Fix: Always include retry: 3000 in the initial SSE stream. Document the reconnect event format. Provide client SDKs that handle exponential backoff and state resumption.
Production Bundle
Action Checklist
Decision Matrix
| Scenario | Recommended Approach | Why | Cost Impact |
|---|
| < 5K concurrent streams | Single pod, bounded channels | Simpler ops, predictable memory | Low infrastructure cost |
| 5Kβ10K concurrent streams | Multi-pod cluster, connection-based HPA | Isolates blast radius, enables zero-downtime deploys | Moderate compute cost, higher network egress |
| > 10K concurrent streams | Regional edge proxies + central LLM gateway | Reduces latency, offloads fan-out to edge | High architectural complexity, increased CDN/proxy costs |
| Mobile/Unreliable networks | DROP_OLDEST policy + aggressive retry | Maintains connection, tolerates packet loss | Slightly higher token generation cost due to retries |
| Enterprise/Compliance | CLOSE_CLIENT policy + audit logging | Strict SLA enforcement, clear failure trails | Lower concurrency ceiling, higher support overhead |
Configuration Template
// ktor-application.conf
ktor {
deployment {
port = 8080
watch = []
}
application {
modules = [ com.example.StreamingAppKt.module ]
maxConnections = 10000
connectionIdleTimeout = 300000
}
}
// Application Module
fun Application.module() {
val dispatcher = TokenDispatcher()
val drainCoordinator = DrainCoordinator(Duration.ofSeconds(30))
install(CallLogging) {
level = Level.INFO
}
routing {
get("/stream/{clientId}") {
val clientId = call.parameters["clientId"] ?: return@get call.respondText("Missing ID", status = HttpStatusCode.BadRequest)
val sink = dispatcher.register(clientId)
call.respondBytesWriter(contentType = ContentType.Text.EventStream) {
write("retry: 3000\n\n")
try {
sink.drainTo { token ->
write("data: $token\n\n")
flush()
}
} finally {
dispatcher.deregister(clientId)
}
}
}
}
// PreStop hook integration
Runtime.getRuntime().addShutdownHook(Thread {
runBlocking {
drainCoordinator.executeDrain(dispatcher.activeSinks.values)
}
})
}
Quick Start Guide
- Initialize the dispatcher and drain coordinator in your application startup.

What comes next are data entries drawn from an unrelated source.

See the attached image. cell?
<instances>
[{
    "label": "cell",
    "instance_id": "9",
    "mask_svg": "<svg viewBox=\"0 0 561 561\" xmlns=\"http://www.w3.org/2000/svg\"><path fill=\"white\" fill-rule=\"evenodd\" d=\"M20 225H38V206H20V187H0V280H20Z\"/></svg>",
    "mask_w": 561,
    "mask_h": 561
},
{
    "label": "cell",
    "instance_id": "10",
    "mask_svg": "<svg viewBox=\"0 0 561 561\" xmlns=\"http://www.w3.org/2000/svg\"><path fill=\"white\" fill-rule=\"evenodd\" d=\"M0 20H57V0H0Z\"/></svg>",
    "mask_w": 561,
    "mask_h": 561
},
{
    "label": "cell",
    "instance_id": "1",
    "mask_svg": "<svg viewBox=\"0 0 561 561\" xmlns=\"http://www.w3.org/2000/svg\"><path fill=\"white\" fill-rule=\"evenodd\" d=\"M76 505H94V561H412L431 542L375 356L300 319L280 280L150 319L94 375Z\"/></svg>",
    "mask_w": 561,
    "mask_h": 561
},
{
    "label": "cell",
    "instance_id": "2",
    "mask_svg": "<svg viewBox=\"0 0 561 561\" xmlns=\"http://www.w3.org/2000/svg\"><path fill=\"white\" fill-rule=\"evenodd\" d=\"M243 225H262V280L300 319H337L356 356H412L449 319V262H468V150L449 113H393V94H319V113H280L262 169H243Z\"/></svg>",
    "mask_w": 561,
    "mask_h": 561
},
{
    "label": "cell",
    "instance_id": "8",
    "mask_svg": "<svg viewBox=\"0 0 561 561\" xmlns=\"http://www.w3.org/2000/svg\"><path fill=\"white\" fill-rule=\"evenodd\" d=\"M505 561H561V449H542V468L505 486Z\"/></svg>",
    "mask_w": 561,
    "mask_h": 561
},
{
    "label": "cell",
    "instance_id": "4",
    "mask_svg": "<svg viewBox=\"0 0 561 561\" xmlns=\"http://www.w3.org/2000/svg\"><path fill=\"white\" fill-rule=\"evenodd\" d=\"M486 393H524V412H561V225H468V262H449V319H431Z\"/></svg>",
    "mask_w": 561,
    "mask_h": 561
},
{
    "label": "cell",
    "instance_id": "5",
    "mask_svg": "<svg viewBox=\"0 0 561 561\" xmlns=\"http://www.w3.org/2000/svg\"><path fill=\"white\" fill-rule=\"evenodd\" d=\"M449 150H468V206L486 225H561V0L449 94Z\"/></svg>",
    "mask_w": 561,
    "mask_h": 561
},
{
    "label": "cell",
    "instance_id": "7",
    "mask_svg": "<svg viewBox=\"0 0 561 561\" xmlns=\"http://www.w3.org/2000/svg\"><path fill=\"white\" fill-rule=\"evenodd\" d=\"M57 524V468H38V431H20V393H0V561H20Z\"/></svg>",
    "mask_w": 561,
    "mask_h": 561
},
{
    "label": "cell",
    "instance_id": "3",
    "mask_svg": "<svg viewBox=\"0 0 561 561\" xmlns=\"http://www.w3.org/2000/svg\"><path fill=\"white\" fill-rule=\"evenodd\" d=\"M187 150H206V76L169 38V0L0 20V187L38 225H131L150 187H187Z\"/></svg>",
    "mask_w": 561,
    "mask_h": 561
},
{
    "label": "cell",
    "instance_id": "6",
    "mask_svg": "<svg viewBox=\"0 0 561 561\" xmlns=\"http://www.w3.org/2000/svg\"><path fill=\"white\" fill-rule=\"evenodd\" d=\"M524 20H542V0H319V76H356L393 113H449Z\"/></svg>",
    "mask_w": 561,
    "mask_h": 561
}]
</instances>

Configure channel capacity based on your token loss tolerance (start with 64).
- Wire the SSE endpoint to register a new
ClientSink per request, stream tokens via drainTo, and deregister on completion or disconnect.
- Attach a shutdown hook that triggers the drain coordinator. Ensure your Kubernetes deployment manifest includes a
preStop sleep or HTTP call to allow the drain window to complete.
- Configure client-side retry logic to respect the
retry field and handle event: reconnect payloads. Implement exponential backoff for reconnection attempts.
- Deploy and monitor connection count, heap usage, and backpressure rejection rates. Adjust autoscaling thresholds based on observed drain times and token throughput.